Understanding the B-H curve is essential in designing magnetic components and devices, such as transformers, inductors, and electric motors, as it provides insight into the magnetic properties and behaviors of different materials.

Viva-voce Questions: –

  1. What does the B-H curve represent ?

Answer: The B-H curve, also known as the magnetization curve or hysteresis loop, represents the relationship between the magnetic flux density (B) and the magnetic field strength (H) in a magnetic material.

2. What is the significance of the B-H curve ?

Answer: The B-H curve provides insights into the magnetic properties and behaviors of materials, including saturation magnetization, hysteresis, remanence, and coercivity. It is crucial for designing magnetic components and devices.
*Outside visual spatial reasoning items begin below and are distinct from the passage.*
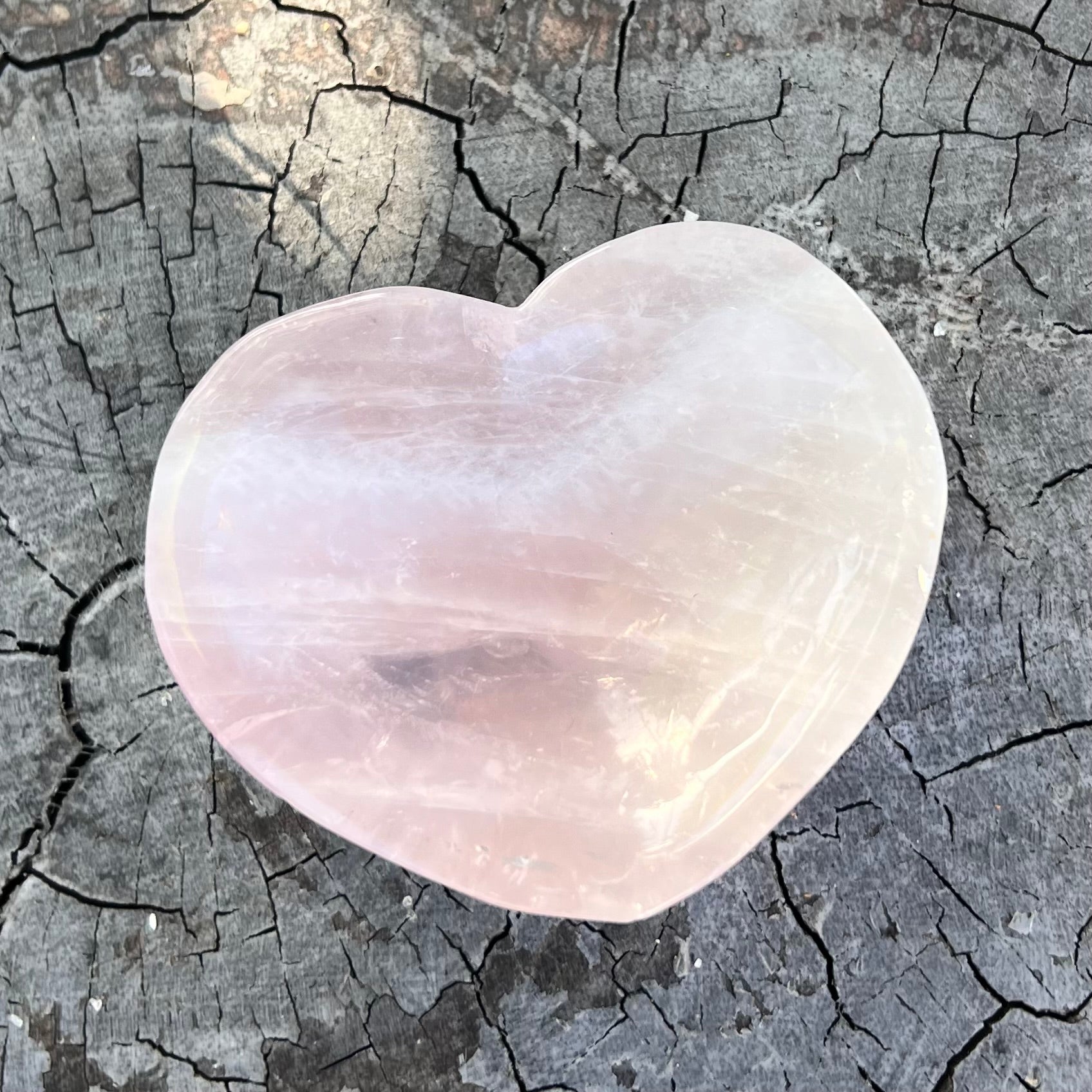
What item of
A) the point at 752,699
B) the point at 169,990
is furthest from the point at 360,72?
the point at 169,990

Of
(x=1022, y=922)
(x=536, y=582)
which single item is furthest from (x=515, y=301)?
(x=1022, y=922)

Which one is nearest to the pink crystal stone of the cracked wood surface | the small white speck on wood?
the cracked wood surface

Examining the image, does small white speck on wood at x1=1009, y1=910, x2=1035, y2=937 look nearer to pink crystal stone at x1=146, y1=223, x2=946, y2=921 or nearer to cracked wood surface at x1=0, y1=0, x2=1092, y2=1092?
cracked wood surface at x1=0, y1=0, x2=1092, y2=1092

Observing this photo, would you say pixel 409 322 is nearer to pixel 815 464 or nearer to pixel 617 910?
pixel 815 464

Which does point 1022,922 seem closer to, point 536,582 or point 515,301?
point 536,582

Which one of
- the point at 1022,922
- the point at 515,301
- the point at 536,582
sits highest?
the point at 515,301
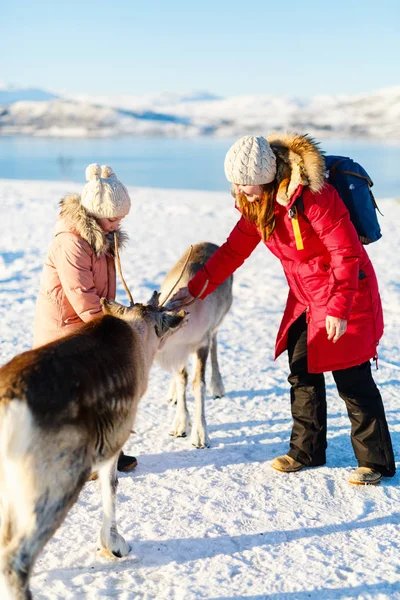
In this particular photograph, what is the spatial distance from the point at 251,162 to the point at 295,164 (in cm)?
27

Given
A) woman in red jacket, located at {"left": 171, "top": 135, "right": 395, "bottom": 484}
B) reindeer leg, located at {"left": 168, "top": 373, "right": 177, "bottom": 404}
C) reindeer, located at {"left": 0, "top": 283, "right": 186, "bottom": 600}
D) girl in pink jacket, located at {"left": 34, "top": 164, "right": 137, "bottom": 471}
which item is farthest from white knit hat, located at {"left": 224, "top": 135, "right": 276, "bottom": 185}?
reindeer leg, located at {"left": 168, "top": 373, "right": 177, "bottom": 404}

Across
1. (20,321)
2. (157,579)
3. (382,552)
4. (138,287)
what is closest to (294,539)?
(382,552)

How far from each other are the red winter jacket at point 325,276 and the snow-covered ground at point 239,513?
867mm

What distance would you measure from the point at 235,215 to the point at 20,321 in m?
8.48

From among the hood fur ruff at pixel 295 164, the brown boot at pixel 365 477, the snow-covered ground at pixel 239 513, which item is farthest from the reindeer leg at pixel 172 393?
the hood fur ruff at pixel 295 164

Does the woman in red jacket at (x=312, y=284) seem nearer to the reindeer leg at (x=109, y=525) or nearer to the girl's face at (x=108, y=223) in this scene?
the girl's face at (x=108, y=223)

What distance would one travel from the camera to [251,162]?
11.8 ft

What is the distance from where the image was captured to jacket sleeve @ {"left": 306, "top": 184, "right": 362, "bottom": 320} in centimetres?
365

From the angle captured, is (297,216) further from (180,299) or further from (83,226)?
(83,226)

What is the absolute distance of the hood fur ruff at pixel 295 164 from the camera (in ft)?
11.8

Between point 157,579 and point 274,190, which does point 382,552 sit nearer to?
point 157,579

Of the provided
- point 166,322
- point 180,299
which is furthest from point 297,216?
point 180,299

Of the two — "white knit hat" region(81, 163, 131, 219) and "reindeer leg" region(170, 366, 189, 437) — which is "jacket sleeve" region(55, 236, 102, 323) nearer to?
"white knit hat" region(81, 163, 131, 219)

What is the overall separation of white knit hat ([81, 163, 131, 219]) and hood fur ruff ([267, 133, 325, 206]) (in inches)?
38.1
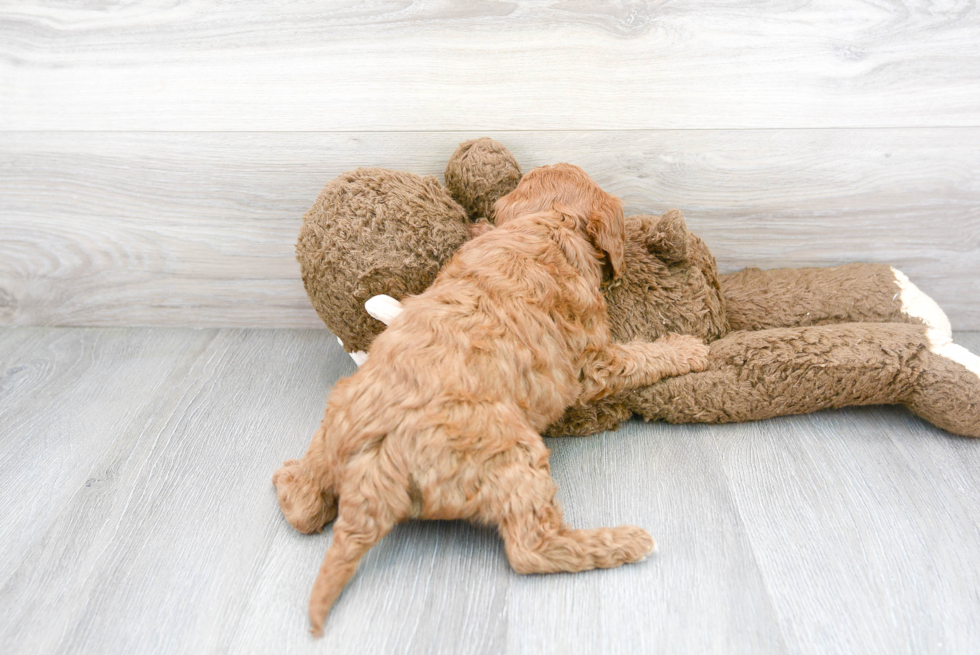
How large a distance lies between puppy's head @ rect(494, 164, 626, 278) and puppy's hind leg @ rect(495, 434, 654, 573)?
0.56 meters

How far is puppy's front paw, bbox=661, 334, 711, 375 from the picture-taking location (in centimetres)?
172

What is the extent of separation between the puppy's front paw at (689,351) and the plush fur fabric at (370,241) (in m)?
0.61

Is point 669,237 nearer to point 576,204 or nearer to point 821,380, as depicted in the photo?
point 576,204

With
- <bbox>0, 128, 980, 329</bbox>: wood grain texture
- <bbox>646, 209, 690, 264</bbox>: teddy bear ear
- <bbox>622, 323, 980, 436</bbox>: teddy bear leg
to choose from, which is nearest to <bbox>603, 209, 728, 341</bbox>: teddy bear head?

3. Describe the magnetization process as shown by the B-H curve.

Answer: Initially, as the external magnetic field strength (H) increases, the magnetic flux density (B) also increases until it reaches saturation. This represents the alignment of magnetic domains within the material.

4. What is saturation in the context of the B-H curve ?

Answer: Saturation occurs when further increases in the external magnetic field strength do not result in significant increases in magnetic flux density because most of the magnetic domains are already aligned.

5. Explain the phenomenon of hysteresis in the B-H curve.

Answer: Hysteresis is the phenomenon where the magnetic flux density (B) does not return to zero when the external magnetic field (H) is reduced to zero. Instead, it follows a different path, forming a closed loop on the B-H graph.

6. What is remanence ?

Answer: Remanence (Br) is the magnetic flux density remaining in the material after the external magnetic field is removed. It is the point on the B-H curve where the magnetic field strength is zero but there is still a nonzero magnetic flux density.

7. Define coercivity.

Answer: Coercivity (Hc) is the amount of reverse magnetic field strength required to reduce the magnetic flux density to zero. It represents the material’s resistance to demagnetization.

8. How is energy loss represented on the B-H curve ?

Answer: The area inside the hysteresis loop represents the energy loss in the material due to magnetic hysteresis during each magnetization cycle.

9. What are some applications where understanding the B-H curve is important ?

Answer: Understanding the B-H curve is crucial in designing magnetic components and devices such as transformers, inductors, electric motors, magnetic recording media, and magnetic sensors. It helps in selecting appropriate materials and optimizing their performance.